Customers Table: No subset is applied to the customers table because Neosync takes a top-down approach.

Payments Table: No subset is applied to the payments table because Neosync takes a top-down approach.

Orders Table: Neosync will apply the WHERE clause directly to the orders table. For example, if the condition is total_amount > 100, only orders with a total amount greater than 100 will be included in the subset.

Subsetting with WHERE Clauses on Both addresses and customers Tables

Suppose you want to subset data such that you only include addresses in New York and customers named Jane. Neosync will handle these conditions as follows:

Addresses Table: The WHERE clause is directly applied to the addresses table to include only addresses in New York.

SELECT
*
FROM
addresses
WHERE
city = 'New York';

Customers Table: The WHERE clause is directly applied to the customers table to include only customers named Jane.

SELECT
*
FROM
customers
JOIN addresses ON customers.address_id = addresses.id
WHERE
addresses.city = 'New York'
AND customers.name = 'Jane';

Orders Table: Neosync will join the orders table with both the addresses and customers tables. It will ensure that only orders associated with the addresses in New York and customers named Jane are included.

SELECT
*
FROM
orders
JOIN customers ON orders.customer_id = customers.id
JOIN addresses ON orders.address_id = addresses.id
WHERE
addresses.city = 'New York'
AND customers.name = 'Jane';

Payments Table: Neosync will join the payments table with the orders, addresses, and customers tables. It will ensure that only payments associated with the orders meeting both the WHERE clause conditions on addresses and customers are included.

SELECT
*
FROM
payments
JOIN orders ON payments.order_id = orders.id
JOIN customers ON orders.customer_id = customers.id
JOIN addresses ON orders.address_id = addresses.id
WHERE
addresses.city = 'New York'
AND customers.name = 'Jane';

In this example, Neosync effectively combines the subset conditions on both the addresses and customers tables to ensure that all related data in the orders and payments tables is relevant to the specified conditions.

Examples: Subsetting by Foreign Key Disabled

Subsetting with WHERE Clauses on Both addresses and customers Tables

Neosync will handle these conditions as follows with subsetting by foreign key disabled:

Addresses Table: The WHERE clause is directly applied to the addresses table to include only addresses in New York.

SELECT * FROM addresses WHERE city = 'New York';

Customers Table: The WHERE clause is directly applied to the customers table to include only customers named Jane.

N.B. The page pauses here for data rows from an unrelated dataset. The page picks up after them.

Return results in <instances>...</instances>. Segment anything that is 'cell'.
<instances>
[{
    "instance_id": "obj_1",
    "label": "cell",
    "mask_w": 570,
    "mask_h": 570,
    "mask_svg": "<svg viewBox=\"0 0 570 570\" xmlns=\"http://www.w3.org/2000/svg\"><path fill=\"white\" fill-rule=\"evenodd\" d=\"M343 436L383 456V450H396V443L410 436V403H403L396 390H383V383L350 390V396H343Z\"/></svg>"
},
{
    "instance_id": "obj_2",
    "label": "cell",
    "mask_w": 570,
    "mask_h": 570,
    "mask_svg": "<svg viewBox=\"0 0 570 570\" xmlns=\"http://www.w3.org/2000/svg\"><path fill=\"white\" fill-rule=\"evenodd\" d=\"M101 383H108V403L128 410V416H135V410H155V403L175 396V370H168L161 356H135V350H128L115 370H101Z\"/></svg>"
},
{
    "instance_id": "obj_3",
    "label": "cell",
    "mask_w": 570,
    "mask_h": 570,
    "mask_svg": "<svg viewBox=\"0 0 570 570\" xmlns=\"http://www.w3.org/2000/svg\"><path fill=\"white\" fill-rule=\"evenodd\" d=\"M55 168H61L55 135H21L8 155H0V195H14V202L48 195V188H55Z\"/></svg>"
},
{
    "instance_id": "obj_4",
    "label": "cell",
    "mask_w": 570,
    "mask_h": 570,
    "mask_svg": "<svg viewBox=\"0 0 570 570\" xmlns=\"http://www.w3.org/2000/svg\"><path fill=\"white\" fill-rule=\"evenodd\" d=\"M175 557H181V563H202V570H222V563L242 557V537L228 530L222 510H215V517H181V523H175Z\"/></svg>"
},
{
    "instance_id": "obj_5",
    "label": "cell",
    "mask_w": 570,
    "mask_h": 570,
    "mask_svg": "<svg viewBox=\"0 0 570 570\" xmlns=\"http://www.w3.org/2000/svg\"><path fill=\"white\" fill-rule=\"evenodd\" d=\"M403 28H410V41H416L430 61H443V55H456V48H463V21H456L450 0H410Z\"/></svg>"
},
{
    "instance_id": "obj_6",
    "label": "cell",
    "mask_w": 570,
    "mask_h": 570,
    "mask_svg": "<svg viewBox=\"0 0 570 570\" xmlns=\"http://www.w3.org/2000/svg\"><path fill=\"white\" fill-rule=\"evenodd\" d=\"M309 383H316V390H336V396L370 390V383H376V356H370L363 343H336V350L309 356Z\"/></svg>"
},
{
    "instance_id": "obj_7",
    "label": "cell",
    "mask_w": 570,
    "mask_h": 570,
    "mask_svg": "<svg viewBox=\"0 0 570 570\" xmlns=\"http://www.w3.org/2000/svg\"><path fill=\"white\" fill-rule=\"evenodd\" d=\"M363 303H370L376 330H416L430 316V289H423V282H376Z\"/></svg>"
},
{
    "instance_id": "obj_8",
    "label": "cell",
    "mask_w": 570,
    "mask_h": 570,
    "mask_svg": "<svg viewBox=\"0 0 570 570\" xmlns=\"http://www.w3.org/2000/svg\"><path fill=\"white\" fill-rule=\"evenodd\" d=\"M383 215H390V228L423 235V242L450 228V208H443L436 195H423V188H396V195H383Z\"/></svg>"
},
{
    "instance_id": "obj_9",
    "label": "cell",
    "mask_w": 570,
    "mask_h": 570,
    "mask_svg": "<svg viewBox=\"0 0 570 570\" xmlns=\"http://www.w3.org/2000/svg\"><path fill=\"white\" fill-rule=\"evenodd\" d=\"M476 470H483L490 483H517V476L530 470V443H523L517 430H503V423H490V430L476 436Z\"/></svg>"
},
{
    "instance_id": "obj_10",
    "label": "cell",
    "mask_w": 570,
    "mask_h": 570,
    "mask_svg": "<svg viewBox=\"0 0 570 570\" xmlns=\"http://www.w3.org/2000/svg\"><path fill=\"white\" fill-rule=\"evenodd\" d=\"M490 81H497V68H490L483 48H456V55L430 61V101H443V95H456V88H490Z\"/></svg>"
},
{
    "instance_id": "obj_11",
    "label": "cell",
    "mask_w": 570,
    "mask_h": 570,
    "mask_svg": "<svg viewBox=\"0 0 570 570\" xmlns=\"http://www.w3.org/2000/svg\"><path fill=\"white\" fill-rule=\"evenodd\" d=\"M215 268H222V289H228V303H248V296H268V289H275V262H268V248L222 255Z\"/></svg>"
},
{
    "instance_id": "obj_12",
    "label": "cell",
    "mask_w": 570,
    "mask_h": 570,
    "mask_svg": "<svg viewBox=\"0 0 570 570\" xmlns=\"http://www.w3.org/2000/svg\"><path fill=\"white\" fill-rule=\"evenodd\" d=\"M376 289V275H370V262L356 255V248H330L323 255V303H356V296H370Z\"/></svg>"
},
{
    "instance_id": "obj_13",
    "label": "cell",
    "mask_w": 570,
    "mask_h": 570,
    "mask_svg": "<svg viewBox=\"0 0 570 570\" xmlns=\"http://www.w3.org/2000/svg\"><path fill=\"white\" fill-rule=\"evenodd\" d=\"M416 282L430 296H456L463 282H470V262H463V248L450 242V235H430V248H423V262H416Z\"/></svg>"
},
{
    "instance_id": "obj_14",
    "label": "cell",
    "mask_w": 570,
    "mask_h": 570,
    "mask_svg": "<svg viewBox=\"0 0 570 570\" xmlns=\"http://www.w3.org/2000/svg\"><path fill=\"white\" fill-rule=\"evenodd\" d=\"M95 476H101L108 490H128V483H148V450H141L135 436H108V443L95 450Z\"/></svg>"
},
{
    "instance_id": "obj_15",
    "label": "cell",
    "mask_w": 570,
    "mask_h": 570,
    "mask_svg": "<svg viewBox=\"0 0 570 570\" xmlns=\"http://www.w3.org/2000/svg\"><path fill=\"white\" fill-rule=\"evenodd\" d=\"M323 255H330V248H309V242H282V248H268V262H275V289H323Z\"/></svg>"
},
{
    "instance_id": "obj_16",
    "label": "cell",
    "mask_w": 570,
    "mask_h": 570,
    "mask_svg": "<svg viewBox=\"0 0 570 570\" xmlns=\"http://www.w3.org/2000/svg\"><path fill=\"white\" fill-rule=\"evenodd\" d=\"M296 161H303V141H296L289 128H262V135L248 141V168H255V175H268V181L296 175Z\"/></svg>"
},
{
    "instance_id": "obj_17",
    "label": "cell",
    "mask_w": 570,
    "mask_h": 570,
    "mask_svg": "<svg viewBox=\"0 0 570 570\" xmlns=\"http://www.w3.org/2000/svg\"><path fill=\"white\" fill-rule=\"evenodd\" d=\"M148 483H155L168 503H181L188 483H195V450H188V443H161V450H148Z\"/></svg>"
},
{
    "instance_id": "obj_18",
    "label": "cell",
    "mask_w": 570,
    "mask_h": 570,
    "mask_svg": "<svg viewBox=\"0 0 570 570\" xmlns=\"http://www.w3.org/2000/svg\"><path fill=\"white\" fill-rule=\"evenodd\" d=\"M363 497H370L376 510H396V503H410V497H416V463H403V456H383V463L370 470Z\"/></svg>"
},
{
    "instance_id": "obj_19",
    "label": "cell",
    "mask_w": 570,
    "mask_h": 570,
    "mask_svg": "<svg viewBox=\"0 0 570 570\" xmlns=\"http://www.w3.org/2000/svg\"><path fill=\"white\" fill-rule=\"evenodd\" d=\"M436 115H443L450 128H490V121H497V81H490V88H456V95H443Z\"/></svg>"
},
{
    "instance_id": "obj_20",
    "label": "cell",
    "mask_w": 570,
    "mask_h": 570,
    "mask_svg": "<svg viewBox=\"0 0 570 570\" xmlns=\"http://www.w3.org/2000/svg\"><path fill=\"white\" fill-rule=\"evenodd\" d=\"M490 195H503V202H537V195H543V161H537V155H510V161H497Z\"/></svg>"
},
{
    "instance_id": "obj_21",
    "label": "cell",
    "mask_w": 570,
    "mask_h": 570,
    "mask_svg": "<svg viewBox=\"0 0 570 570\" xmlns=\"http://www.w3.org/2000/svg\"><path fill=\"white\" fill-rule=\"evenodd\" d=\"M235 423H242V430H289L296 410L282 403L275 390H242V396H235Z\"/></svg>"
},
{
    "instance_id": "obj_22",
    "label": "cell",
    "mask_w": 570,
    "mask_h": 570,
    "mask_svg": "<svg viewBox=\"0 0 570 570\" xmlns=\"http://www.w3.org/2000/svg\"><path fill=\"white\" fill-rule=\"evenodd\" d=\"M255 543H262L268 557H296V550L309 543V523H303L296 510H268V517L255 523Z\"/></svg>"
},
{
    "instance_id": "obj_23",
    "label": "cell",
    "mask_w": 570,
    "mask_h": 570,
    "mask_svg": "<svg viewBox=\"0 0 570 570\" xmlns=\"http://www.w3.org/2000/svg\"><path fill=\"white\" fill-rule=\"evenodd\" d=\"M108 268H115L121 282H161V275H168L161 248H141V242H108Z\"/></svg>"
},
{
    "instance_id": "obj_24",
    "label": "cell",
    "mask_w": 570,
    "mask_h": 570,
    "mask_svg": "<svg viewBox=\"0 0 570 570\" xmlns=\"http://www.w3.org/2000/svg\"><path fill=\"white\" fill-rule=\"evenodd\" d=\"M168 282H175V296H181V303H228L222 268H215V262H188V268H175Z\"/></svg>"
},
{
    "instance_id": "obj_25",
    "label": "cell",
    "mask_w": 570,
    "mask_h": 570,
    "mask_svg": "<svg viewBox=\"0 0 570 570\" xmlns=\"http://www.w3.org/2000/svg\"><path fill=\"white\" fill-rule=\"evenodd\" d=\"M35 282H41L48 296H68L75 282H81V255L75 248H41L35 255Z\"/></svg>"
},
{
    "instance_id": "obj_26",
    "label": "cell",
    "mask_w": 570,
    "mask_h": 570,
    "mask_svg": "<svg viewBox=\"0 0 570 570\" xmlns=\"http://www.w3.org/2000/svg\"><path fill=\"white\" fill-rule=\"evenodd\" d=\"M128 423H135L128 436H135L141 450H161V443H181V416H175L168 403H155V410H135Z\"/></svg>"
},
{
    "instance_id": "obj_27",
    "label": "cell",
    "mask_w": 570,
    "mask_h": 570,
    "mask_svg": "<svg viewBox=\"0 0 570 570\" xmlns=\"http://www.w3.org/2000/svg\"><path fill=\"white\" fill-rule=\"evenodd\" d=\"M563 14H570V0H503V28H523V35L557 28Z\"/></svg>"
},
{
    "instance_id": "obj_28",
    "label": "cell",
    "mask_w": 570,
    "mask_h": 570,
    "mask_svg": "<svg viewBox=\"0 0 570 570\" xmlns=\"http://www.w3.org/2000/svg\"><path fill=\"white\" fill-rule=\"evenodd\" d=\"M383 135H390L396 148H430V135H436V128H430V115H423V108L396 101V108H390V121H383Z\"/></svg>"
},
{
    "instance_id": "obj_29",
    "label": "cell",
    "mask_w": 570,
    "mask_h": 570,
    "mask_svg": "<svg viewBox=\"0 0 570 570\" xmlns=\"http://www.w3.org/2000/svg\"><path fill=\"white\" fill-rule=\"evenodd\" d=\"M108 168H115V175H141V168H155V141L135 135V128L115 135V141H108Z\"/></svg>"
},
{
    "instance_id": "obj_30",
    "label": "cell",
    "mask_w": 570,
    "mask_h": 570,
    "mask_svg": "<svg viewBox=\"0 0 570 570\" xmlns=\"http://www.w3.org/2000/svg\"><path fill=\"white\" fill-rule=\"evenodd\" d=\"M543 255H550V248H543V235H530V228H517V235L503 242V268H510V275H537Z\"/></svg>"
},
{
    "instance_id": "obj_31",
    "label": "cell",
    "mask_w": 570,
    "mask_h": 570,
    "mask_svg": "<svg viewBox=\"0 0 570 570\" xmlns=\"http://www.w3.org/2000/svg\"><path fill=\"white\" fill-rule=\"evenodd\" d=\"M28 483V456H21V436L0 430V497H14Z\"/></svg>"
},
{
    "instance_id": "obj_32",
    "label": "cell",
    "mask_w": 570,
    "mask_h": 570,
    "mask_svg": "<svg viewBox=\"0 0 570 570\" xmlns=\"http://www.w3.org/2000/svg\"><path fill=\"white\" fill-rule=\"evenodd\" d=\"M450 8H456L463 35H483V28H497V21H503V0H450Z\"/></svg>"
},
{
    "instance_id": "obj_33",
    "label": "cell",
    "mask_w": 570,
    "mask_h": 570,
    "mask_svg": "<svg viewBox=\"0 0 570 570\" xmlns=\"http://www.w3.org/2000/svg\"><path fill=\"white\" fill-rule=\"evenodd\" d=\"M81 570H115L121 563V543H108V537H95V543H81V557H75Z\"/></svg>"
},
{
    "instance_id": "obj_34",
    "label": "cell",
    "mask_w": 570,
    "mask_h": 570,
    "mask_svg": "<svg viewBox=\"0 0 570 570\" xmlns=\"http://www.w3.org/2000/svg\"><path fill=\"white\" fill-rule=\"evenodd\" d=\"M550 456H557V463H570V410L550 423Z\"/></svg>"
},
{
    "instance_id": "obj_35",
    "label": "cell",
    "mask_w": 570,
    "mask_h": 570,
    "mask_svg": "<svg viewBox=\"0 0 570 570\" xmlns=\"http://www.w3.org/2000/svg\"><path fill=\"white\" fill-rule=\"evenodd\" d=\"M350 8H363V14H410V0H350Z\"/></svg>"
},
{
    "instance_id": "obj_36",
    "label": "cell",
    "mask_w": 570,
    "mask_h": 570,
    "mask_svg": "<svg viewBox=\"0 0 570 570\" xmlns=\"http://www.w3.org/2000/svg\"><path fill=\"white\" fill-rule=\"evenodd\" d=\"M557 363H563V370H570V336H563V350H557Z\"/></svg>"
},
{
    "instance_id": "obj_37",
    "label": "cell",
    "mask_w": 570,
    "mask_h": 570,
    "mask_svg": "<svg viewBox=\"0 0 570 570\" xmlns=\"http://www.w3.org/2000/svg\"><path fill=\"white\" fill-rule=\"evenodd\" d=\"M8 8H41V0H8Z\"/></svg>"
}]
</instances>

SELECT * FROM customers WHERE customers.name = 'Jane';

Orders Table: Since foreign key subsetting is disabled, no joins or filters will be applied to the orders table. The orders table will be selected in its entirety without any filtering conditions.

SELECT * FROM orders;

Payments Table: Since foreign key subsetting is disabled, no joins or filters will be applied to the payments table. The payments table will be selected in its entirety without any filtering conditions.

SELECT * FROM payments;

In this example, since foreign key subsetting is disabled, Neosync applies the WHERE clauses independently to each table. The addresses and customers tables get their respective conditions, while the orders and payments tables remain unfiltered since no direct WHERE clauses were specified for them. This means all orders and payments will be included, regardless of their relationships to the filtered addresses and customers. Unless you are certain this won't cause foreign key violations in your target database, it's recommended to enable the "Skip Foreign Key Violations" option for jobs where foreign key subsetting is disabled.